Obviously the first big way is the music, for which Glee provided so much in its pilot — even down to the anything-but-incidental background songs. (All those rights! I tell ya, Fox is spending some money.) But the soaring, inspiring, show-ending performance of Don’t Stop Believing — well, it just doesn’t get any better. If that song doesn’t sell ya, nothing will.
I often bemoan “If I ran Hollywood,” then specify exactly how I’d do it. For one thing, if you truly want to be creative and original and really go for it with something fresh and new and distinctive, cast fresh faces. Don’t lean on name actors first discovered by other people — well, hire some. But find new names yourself, and make them stars.

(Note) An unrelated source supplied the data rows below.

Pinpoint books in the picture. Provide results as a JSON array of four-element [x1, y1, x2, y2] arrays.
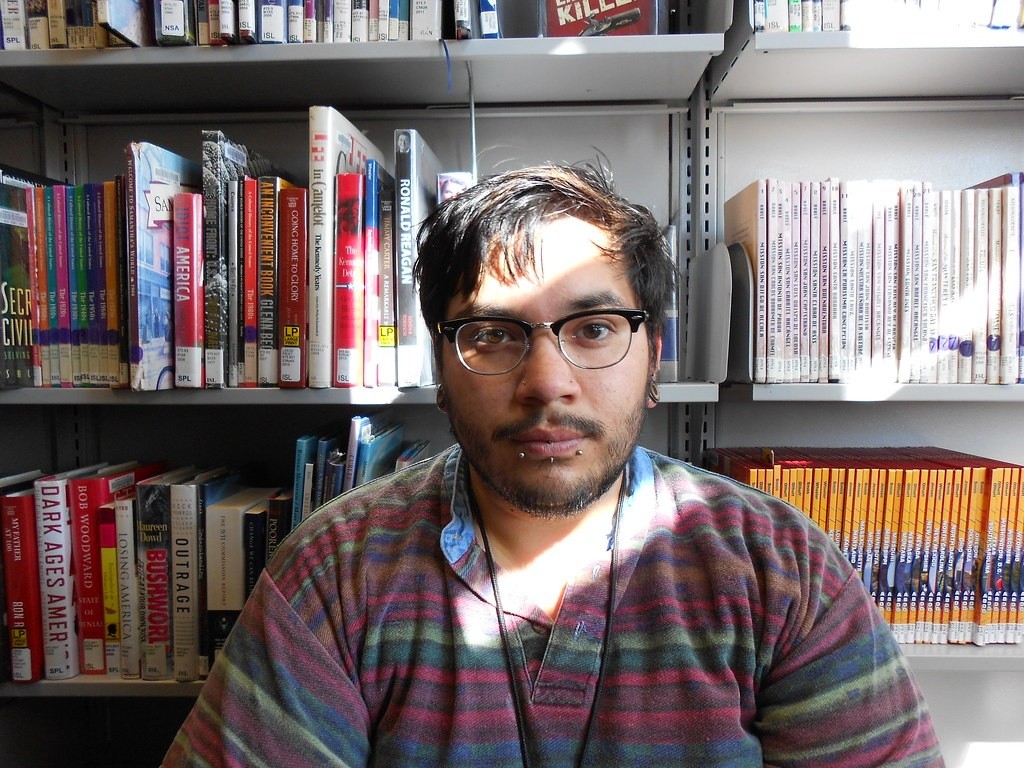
[[0, 106, 476, 392], [751, 0, 1024, 34], [724, 170, 1024, 386], [0, 0, 659, 51], [698, 446, 1024, 648], [0, 404, 431, 684]]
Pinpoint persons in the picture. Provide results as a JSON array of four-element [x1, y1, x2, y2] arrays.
[[396, 131, 411, 153], [159, 166, 944, 768], [440, 178, 468, 201]]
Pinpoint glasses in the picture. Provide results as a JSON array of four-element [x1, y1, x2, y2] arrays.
[[437, 309, 652, 375]]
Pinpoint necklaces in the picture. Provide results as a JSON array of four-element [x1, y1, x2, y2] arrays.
[[464, 457, 627, 768]]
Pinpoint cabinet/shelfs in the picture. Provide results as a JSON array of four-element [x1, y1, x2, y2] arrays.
[[1, 0, 1024, 768]]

Ryan Murphy, Glee’s co-producer-writer-director, has done this. He’s assembled a cast from head-shot and audition heaven. And though it’s a great ensemble, the breakout for me is Lea Michele, a young woman who — can’t help it — reminds me a bit of Rent’s Idina Menzel (this is the last time I’m mentioning it!) but is her own powerhouse performer.
Ms. Michele (my wife of the same name appreciates the proper French spelling) also seems just as born and driven and hungry to do musical theater as is her character, Rachel, the gleeks’ best girl singer. Scrub that. Best singer.
Also new — to me — is Matthew Morrison as the club’s nice-guy coach and put-upon teacher. And then there’s the rest of the gleeks. Love them! Kevin McHale? I thought he was GM of the Minnesota T Wolves. Nope, the actor who pretends to need a wheelchair is a bright new talent — with amazing discipline not to move his legs while castmates dance up a storm around him.
Jane Lynch? The Chris Guest trouper (and 2 1/2 Men, Boston Legal, etc. guest star) has always been fun. Here, as the show’s haughty power-mad cheerleader-coach foil for the underdog gleeks, she’s got a great role to sink her comic teeth into and not let go — at least for 13 episodes, though surely Glee will be renewed for mid-season.
Those are reasons enough to watch Wednesdays at 8 (that’s CST — I’m in Houston). But for this show, what really POPS — what really shines beyond the great music and the great cast — is something very special, very unusual, even for today’s most-watched shows.
It’s something that starts on the page and extends through casting, direction and performances. Quite simply, it’s characters you can REALLY CARE ABOUT — not because the script, the setup, the billing or the hype tell you to, but because they’ve earned it.
I care about these folks — lots of ’em — and on what other show is that true? On Ugly Betty, I’m impressed by Wilhelmina and amused by Mark, but only care about Betty, while exasperated by her. On Desperate Housewives, I can respect the dark humor and shrewd scheming, but who’s to like?
On Glee, I not only love the core gleeks — love ’em — but even understand their nemeses. As Murphy spins it, everybody’s human, which is the kind of tolerance our Glee heroes only wish were a mantra. And everybody has a selfish, dark side — or at least sliver. But here, only a few really pursue life from their hearts, not from avarice, bitchy insistence on conformity or projection of lousy status standards.
As I say, I’m on board. And you are welcome to join me here. This will not be a shrieking hot tamale train of mindless hype. It will be a non-loco locomotive that tells it like it is (if I carp, it’s cuz I love), cherishes musical expression more than any art and values true show-biz inspiration.
We don’t see that a lot, but we’re seeing it now. We’re seeing it in Glee.